Québec solidaire portera le salaire minimum de 16,60 $ à 20 $ l’heure dès le 1er mai 2027 s’il prend le pouvoir, avec une enveloppe de 330 millions de dollars pour accompagner les employeurs. Pour un établissement franchisé de la restauration ou du détail, la promesse représente un bond de 3,40 $ l’heure sur la masse salariale de base.
Le taux général québécois est fixé à 16,60 $ l’heure depuis le 1er mai 2026, selon la Commission des normes, de l’équité, de la santé et de la sécurité du travail (CNESST). Il est révisé chaque année au 1er mai, et le taux qui s’appliquera en 2027 n’est pas encore publié. L’engagement a été rendu public le 7 septembre, à trois semaines et demie du scrutin provincial du 5 octobre 2026, confirmé par Élections Québec.
Une hausse de 3,40 $ l’heure au 1er mai 2027
Le parti chiffre son point de départ : au taux actuel, une personne qui travaille 35 heures par semaine touche 30 212 $ brut par année. Québec solidaire compare ce montant à un revenu viable qu’il évalue à 41 585 $ après impôt pour une personne seule à Montréal en 2026. Le parti affirme aussi que quatre provinces canadiennes ont déjà relevé leur taux ou annoncé une hausse, sans nommer lesquelles.
L'écart entre 16,60 $ et 20 $ l'heure
Le passage de 16,60 $ à 20 $ représente une hausse de 3,40 $ l’heure, soit près de 20,5 % du taux en vigueur. (Calcul de la Rédaction à partir du taux CNESST au 1er mai 2026 et de l’engagement de Québec solidaire)

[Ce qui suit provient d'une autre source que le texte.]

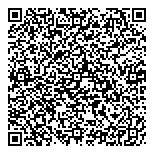 QR код "ХимРавновесие"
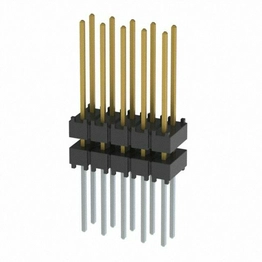 EW-05-12-L-D-250 samtec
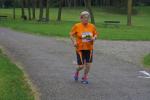 Run For Vincenza 29-05-2016 a1384-.jpg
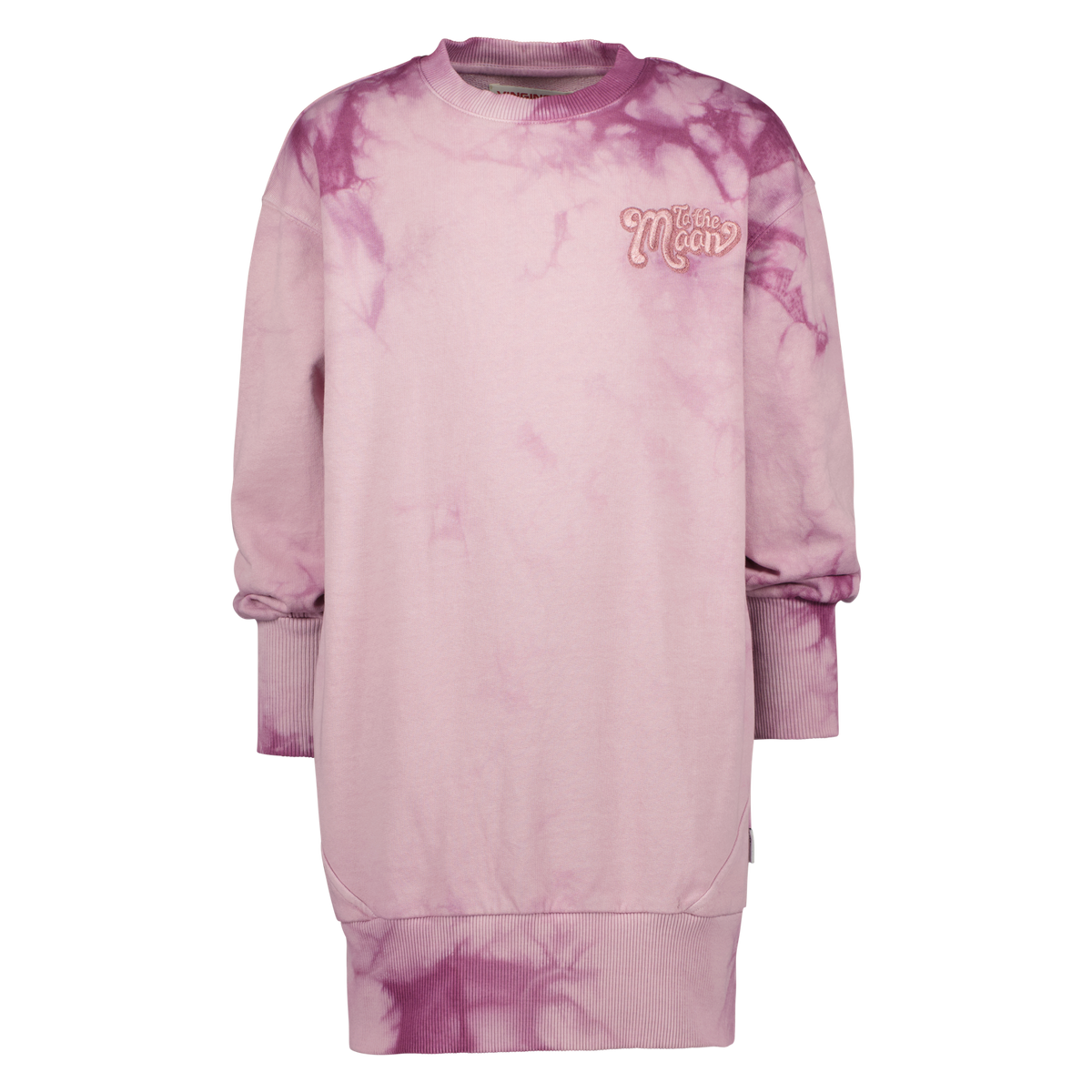 Narin sweater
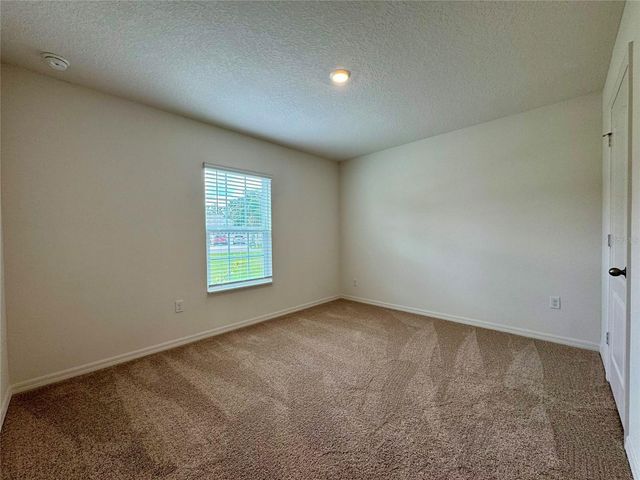 2 RYMSHAW PLACE, Palm Coast, FL 32164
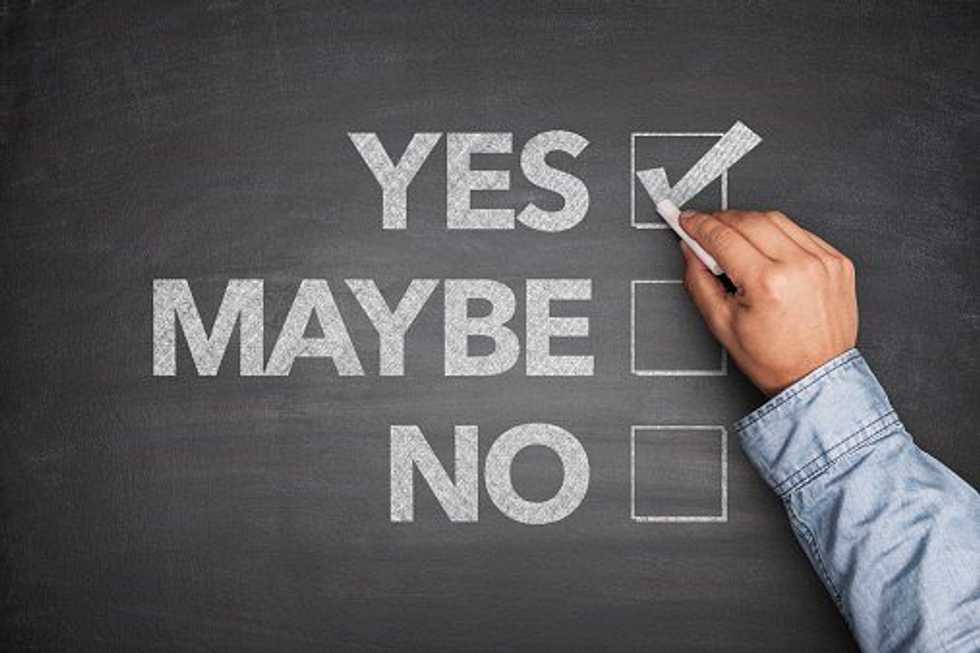 Understanding Sexual Consent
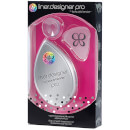 beautyblender liner.designer Pro Tool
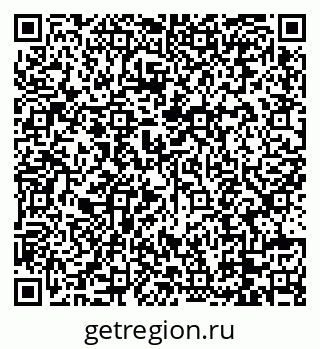 79088773398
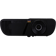ViewSonic PJD7720HD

330 millions de dollars pour accompagner les employeurs
La promesse s’accompagne d’un volet de soutien. Un gouvernement solidaire prévoit une enveloppe de 330 millions de dollars dès la première année d’un premier mandat, destinée aux organismes communautaires, aux petites et moyennes entreprises et aux entreprises agricoles. Le communiqué ne précise ni les critères d’admissibilité, ni la forme que prendrait cette aide, ni sa reconduction après l’an un. Il reste également muet sur le taux applicable aux salariés au pourboire, qui suit sa propre grille.
Ce que la marche représente pour un établissement franchisé
La restauration rapide, le détail alimentaire et les services de proximité embauchent une partie de leurs équipes au taux plancher. Pour un poste à 35 heures par semaine, la hausse de 3,40 $ l’heure ajoute environ 6 200 $ par année et par employé, avant les charges sociales et avant l’effet d’entraînement sur les échelons supérieurs.

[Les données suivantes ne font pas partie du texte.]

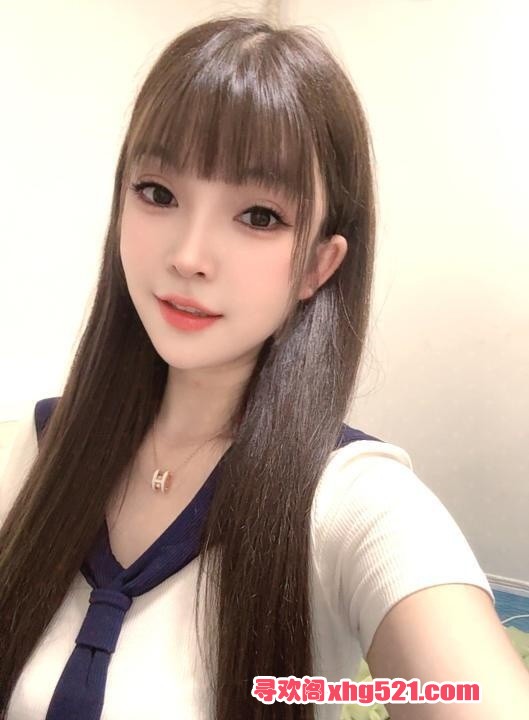 38d1b016-60ea-4fed-99df-fefb5cbe9232.jpg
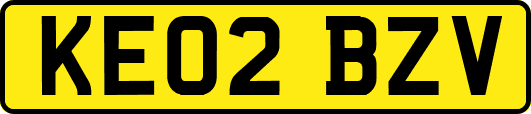 KE02BZV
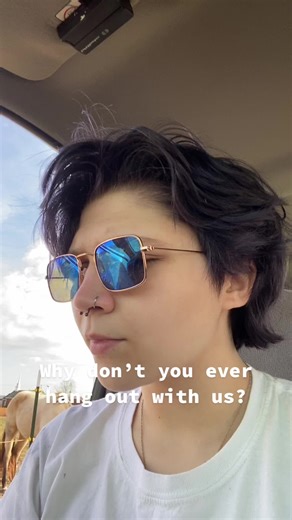 Lydia Barnes (@sassyjellyfish3154)’s videos with YUH IM A MOTHHAA - Trendsetter ★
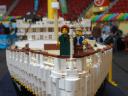 004-titanic.jpg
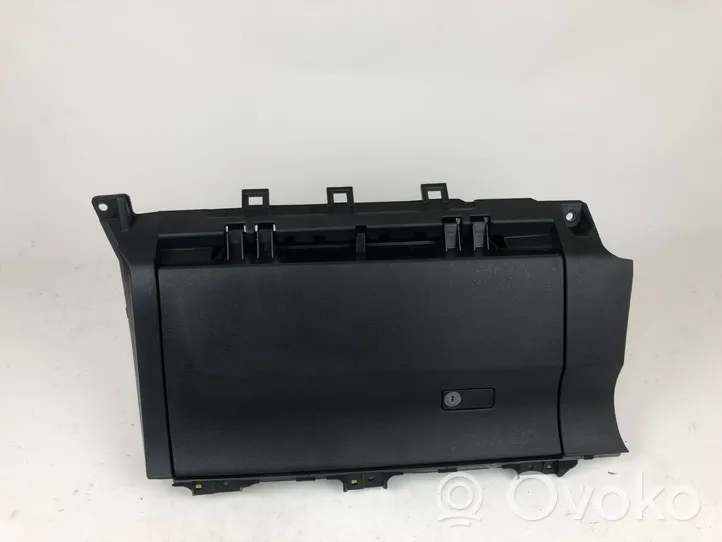 Toyota Mirai Vano portaoggetti 5550162010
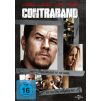 2204889 contraband 2012 dvd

La mécanique franchisée complique l’ajustement. Un franchisé absorbe la hausse dans sa propre structure de coûts, mais il n’a pas la main sur les prix affichés lorsque son réseau pratique une grille tarifaire recommandée à l’échelle nationale, ni sur les redevances, calculées en pourcentage des revenus bruts et donc insensibles à la marge.
Bon à savoir
Le calendrier de la promesse laisse une année complète de préparation : le taux de 20 $ ne s’appliquerait qu’au 1er mai 2027, soit à la révision annuelle qui suit celle du printemps 2026.
Un engagement de campagne, pas encore une règle
La proposition reste conditionnelle à l’issue du vote du 5 octobre. Deux repères vaudront la peine d’être suivis par les réseaux québécois d’ici là : les positions des autres formations sur le taux plancher, et le taux que le gouvernement élu fixera pour le 1er mai 2027, une décision réglementaire qui tombera dans les mois suivant le scrutin. Les franchiseurs qui bâtissent leurs prévisionnels d’exploitation pour 2027 travailleront donc quelques mois avec une fourchette plutôt qu’avec un chiffre.